Bill Linnane: 'If you happen to end up at the same holiday resort as us this year, my sincere apologies in advance'

Holidays always seem far better than they really were
Holidays always seem far better than they really were
Bill Linnane

Bill Linnane

We have decided to go on a holiday. Not one of those non-holiday staycations when you decamp to a rental cottage in Ballydepression so you can see what rain looks like in a different county, but a real, proper holiday involving air travel, unbroken sunshine and massive expense.

Last year's worryingly good summer shows that we can't just categorise overseas trips as sun holidays anymore - there were many days last July and August when I had to leave a stony Irish beach because it was too hot.
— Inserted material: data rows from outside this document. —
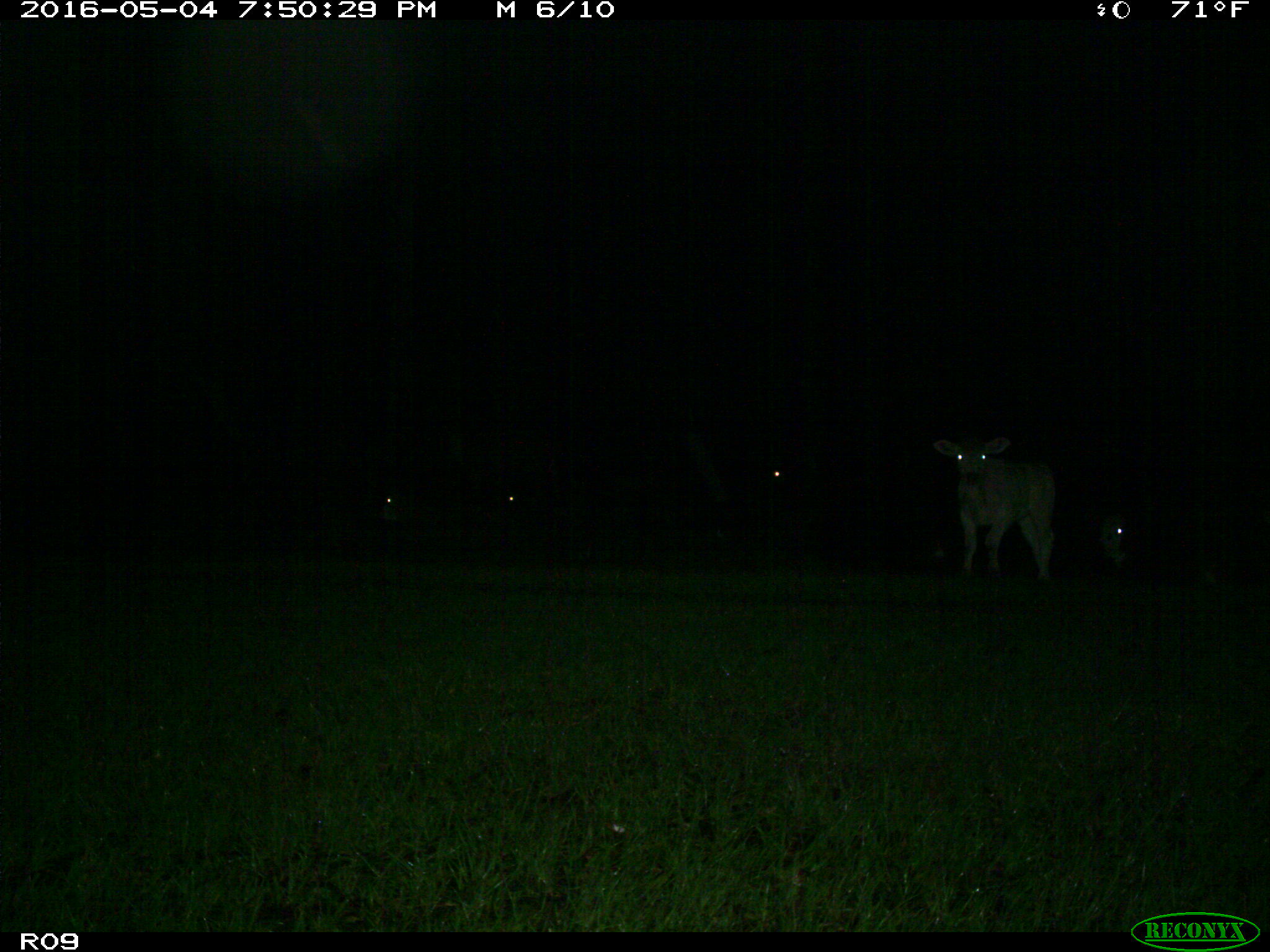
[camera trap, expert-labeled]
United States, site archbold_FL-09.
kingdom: Animalia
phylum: Chordata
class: Mammalia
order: Artiodactyla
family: Bovidae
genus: Bos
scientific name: Bos taurus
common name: domestic cow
This was because I am now at an age where I can't take the sun in any quantity any more. God be with the days when I would lie out like an iguana, roasting my flesh until it was bright red. Naturally, the price I paid for my relaxed approach to suncream is that I now look like an actual iguana, leathery, immobile and dead-eyed. And yet, here we are, planning a family trip poolside, spending thousands of euro so we can shout at each other in a different country.

My first sun holiday was a fun-packed family pilgrimage to Medjugorje, where instead of waterslides and kids clubs, we had three masses a day, snakes in every bush, and people encouraging others to stare directly into the sun. Perhaps this is why I generally find trips overseas to be a little disappointing; just as the faithful flocked to Medjugorje in search of a miracle, we trek off to Costa Del Affordable thinking that this is going to be that great absolution of all our woes, to tip the scales of the work-life balance more towards the latter.

After our last family trip abroad eight years ago, we opted out of the annual trip overseas. I say 'opted out', but we just couldn't afford it. I'm not even sure we can afford it this year, but this is our one chance to drag all four children away with us before the Leaving Cert cycle consumes our lives, and before our children get to the age when they wouldn't cross the road in our company, not to mind cross the Pyrenees.

So we are in the research phase of booking a holiday, which means we are loudly arguing about almost every detail. My criteria are simple - somewhere cheap, clean and with a healthy smattering of other people with feral children, and fewer tutting silver-haired continentals who were apparently born into this world as twenty-something sophisticates who never screamed their way through a meal.

Obviously, it goes without saying that there needs to be a kids' club because the most important part of any overseas holiday is the ability to hand your children over to complete strangers for much of the day. Where do they go? Who knows. Who are they with? Some random 21-year-old polyglot who appears to work six different jobs in a single 18-hour shift in the hotel. What time will the kids be back? Hopefully much, much later, allowing me to keep suitably hydrated with crisps and lager tops by the paddling pool, keeping one unblinking reptilian eye on the smallies in case they faceplant into the inch of water, as it is mostly urine and they will need a rinse if it gets in their hair or eyes.

For me, holidays are all about the build-up - the planning, the excitement, the unrealistic expectations - and the aftermath - the photos, the duty free, the sun-ripened memories of how great it was. I look back on old photos of holidays and remember them as being far better than they were. Holidays are about an idea, rather than a reality - a desk-bound daydream of parrot shows, cocktails and heavily accented cabaret that soothes your soul. Still, this year we are going to chuck a few grand away on mobilising our oversized clan as one. I know that not too far into our future, it will just be the two of us, sitting silently in a beachside restaurant, watching the sun set. There will be time for stillness, and just us, but until then, we will endeavour to keep our kids relatively quiet in whatever brutalist concrete box we end up in.

So if you do happen to end up at the same resort as us this year, my sincere apologies in advance.